Kadınların mutsuz olduğu evliliklere mahkûm edildiği, boşanmaların engellendiği ve iktidarın kadınları değil aileyi korumaya çalıştığı vurgulanarak, “Kadınlar ekonomik özgürlüklerini kazanamazken, kamusal kreşler sağlanmazken, devletin yerine getirmediği birçok bakım hizmeti kadınların omuzuna yıkılıyor. Kadınlar mutsuz evliliklere hapsedilirken, erkek şiddeti her geçen gün artıyor” denildi.

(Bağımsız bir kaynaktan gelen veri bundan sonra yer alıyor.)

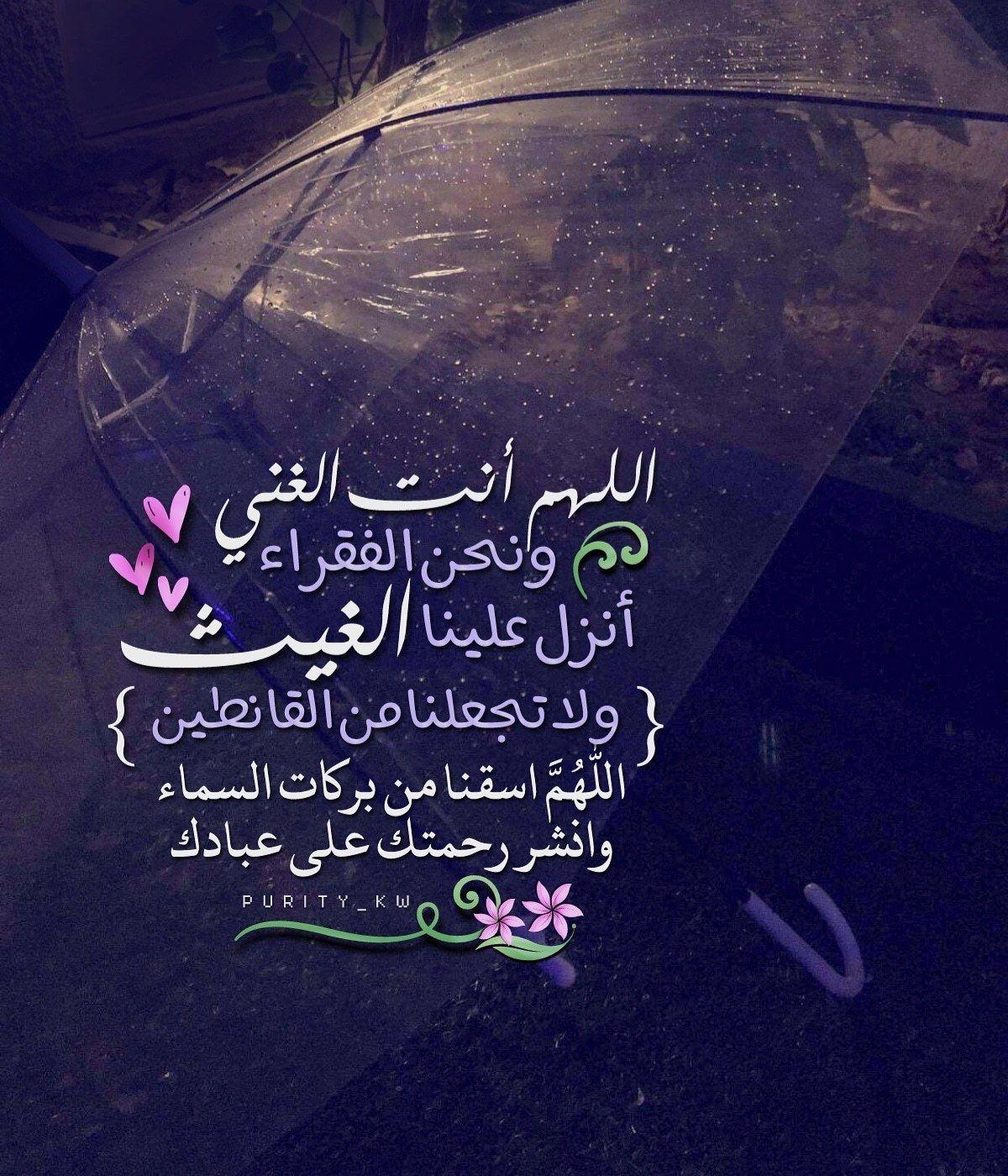 كويتية وكل ما انشره من تصميمي Art Quotes Quran Quotes Islamic Quotes
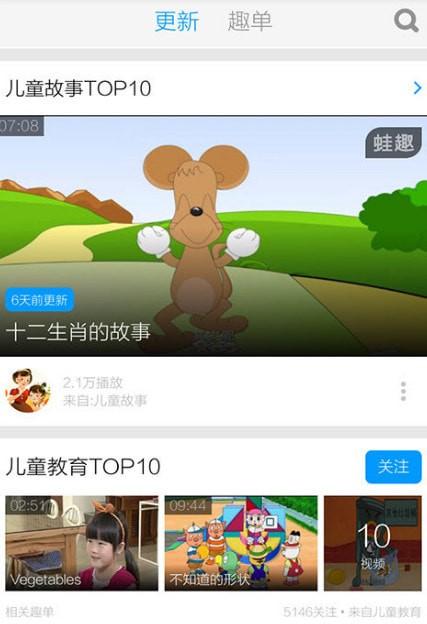 儿童睡前故事视频安卓版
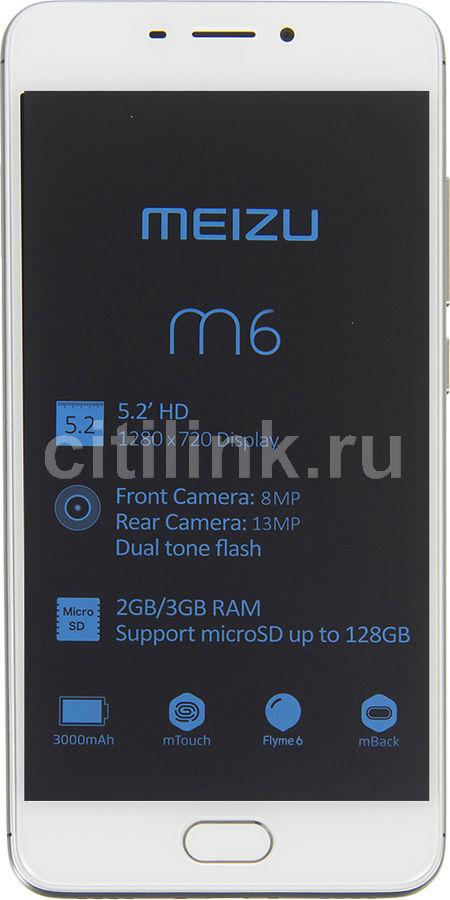 Смартфон MEIZU M6 32Gb,  M711H,  серебристый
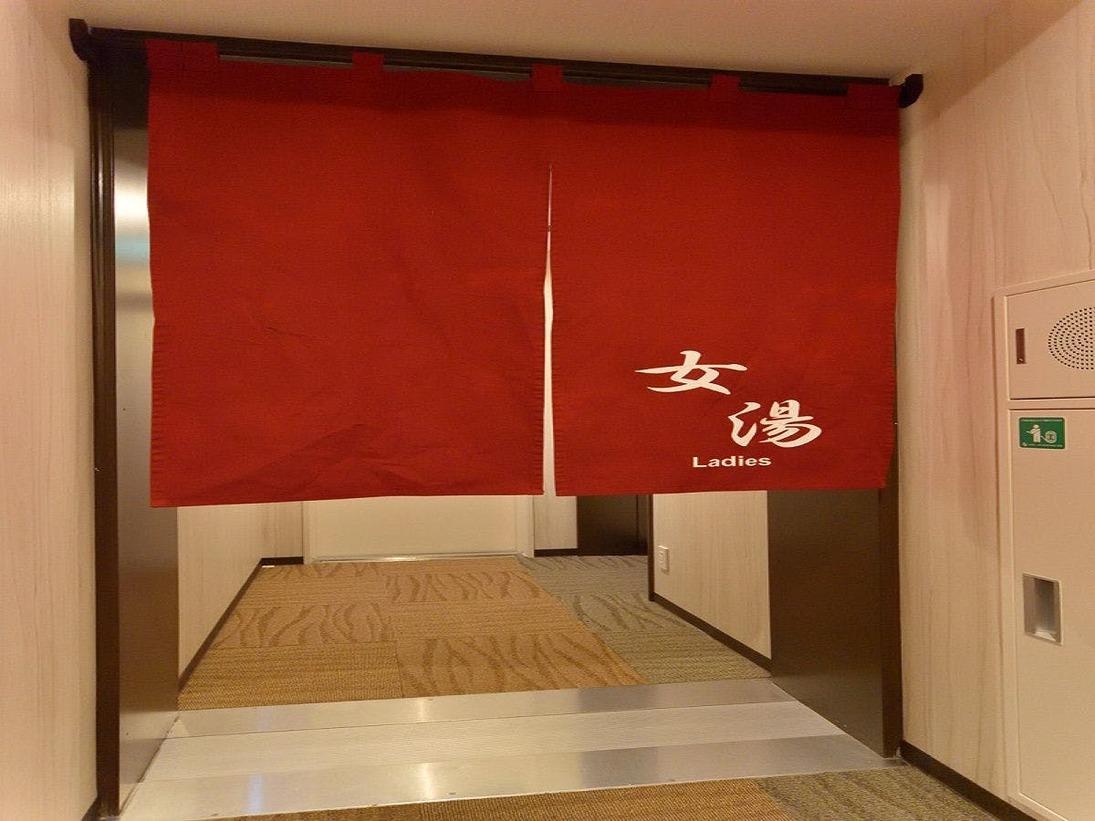 ◆2階女子大浴場<狸の湯>【営業時間】15:00~翌10:00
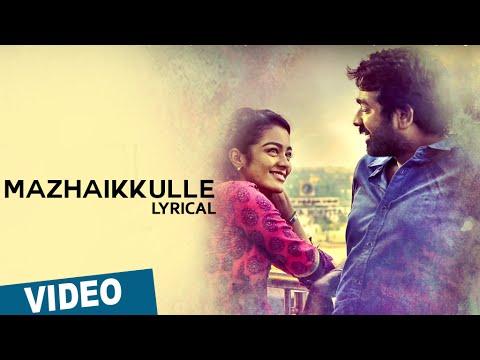 Mazhaikkulle Song with Lyrics | Puriyaatha Puthir (Mellisai) | Vijay Sethupathi | Sam.C.S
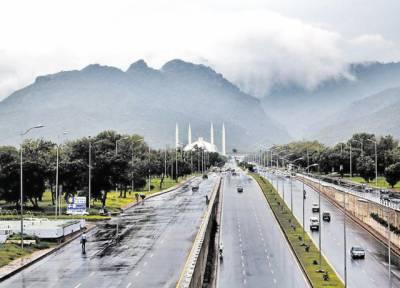 آئندہ چوبیس گھنٹوں کے دوران ملک کے بیشتر علاقوں میں باران رحمت کے نزول کی نوید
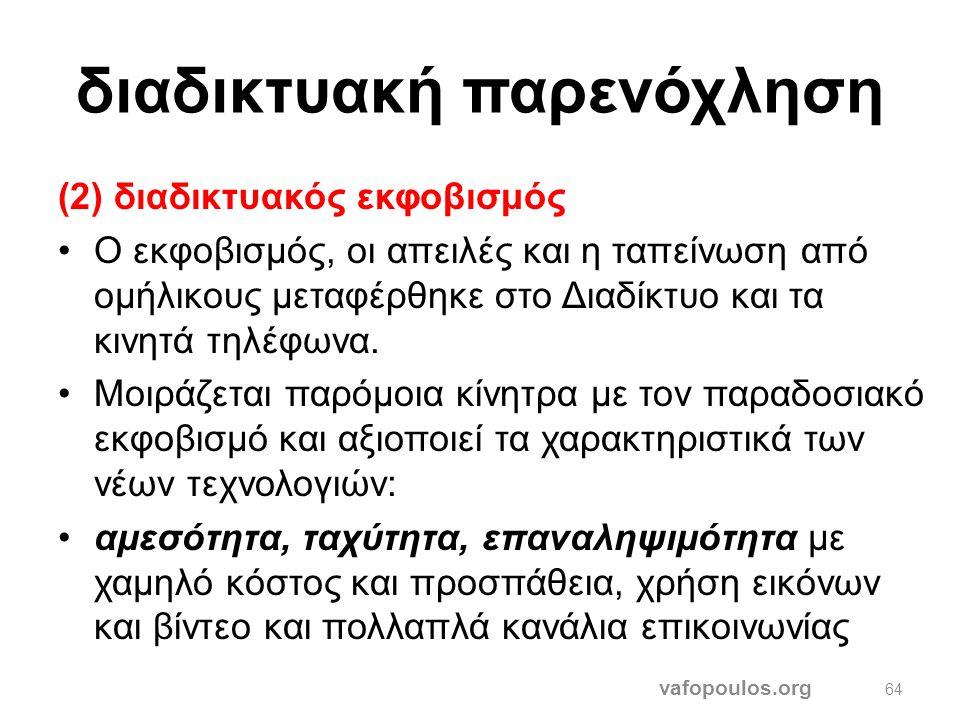διαδικτυακή παρενόχληση vafopoulos.org 63 •ο πιο σοβαρός κίνδυνος (1) σεξουαλική εκμετάλλευση •δράσεις ενηλίκων οι οποίοι στο πλαίσιο της online επικο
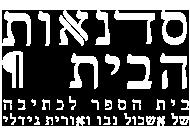 לוגו סדנאות הבית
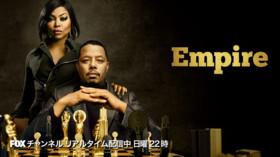 EMPIRE/エンパイア 成功の代償 シーズン3 のサムネイル画像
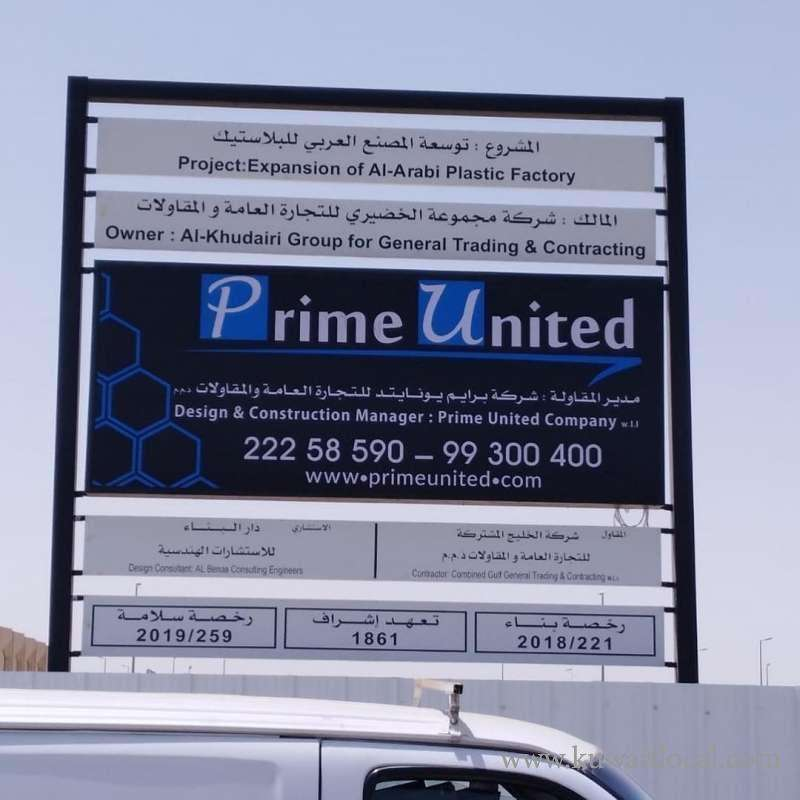 prime-united-design-and-implementation-kuwait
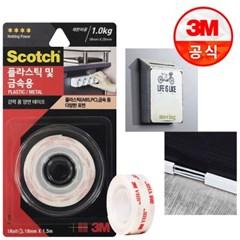 3M 스카치 강력 플라스틱 및 금속용 폼 양면테이프 ST11_(2229344)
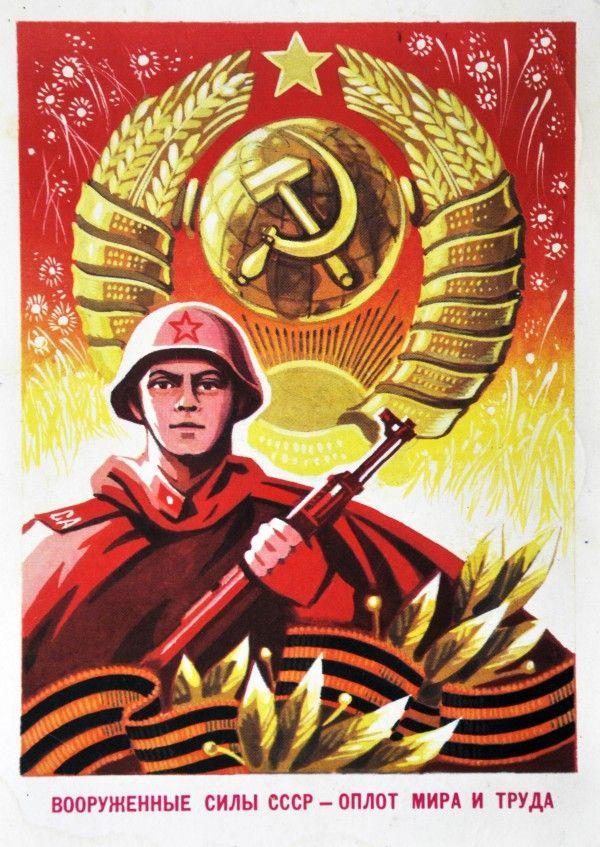 Старая советская открытка к дню советской армии «Вооруженные силы СССР — оплот мира и труда» с высоким разрешением | Abali.ru
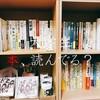 大学生のうちに本を読め!大学生が本にお金をかけて、自己投資をするべき3つの理由
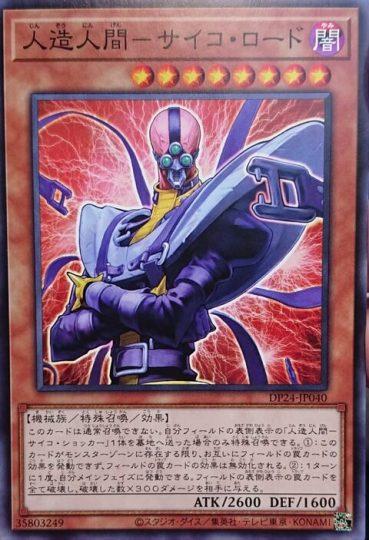 《人造人間-サイコ・ロード》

Eylemcilerden ‘Cadı Kazanı’ Protestosu
Basın açıklamasının ardından eylemciler, temsili olarak “AŞK” yazılı bir kutudan çıkan cam silgisi, fırça, tava, temizlik süngeri ve temizlik bezi gibi ev içi emeği çağrıştıran malzemeleri “Cadı Kazanı” adını verdikleri tencereye attı. Bu performansla kadınlara dayatılan geleneksel rolleri ve kadın emeğinin sömürüsünü protesto eden grup, ritmik sloganlarla seslerini yükseltti.
“Yaşamak İçin Feminist Mücadeleyi Büyütüyoruz”
Eylemin sonunda tüm kadınlara mücadele çağrısı yapan Halkevci Kadınlar, “Ne parıltılı hediyeler, ne mum ışığında romantik yemekler, ne de o romantik yemeklerden arda kalan yanmış mum lekeleri, kirli tabaklar… Parıltılı hediyeleriniz de eşitsiz aşkınız da sizin olsun! Biz hayatı istiyoruz! Sadece nefes alıp vermekten ibaret bir yaşam değil, arzu ettiğimiz hayatı, istediğimiz aşkı özgürce yaşadığımız, hayatlarımıza dair kararları erkeklerin değil kendimizin aldığı bir yaşamı istiyoruz. Yaşamak İçin Feminist Mücadeleyi Büyütüyoruz” diyerek açıklamalarını sonlandırdı.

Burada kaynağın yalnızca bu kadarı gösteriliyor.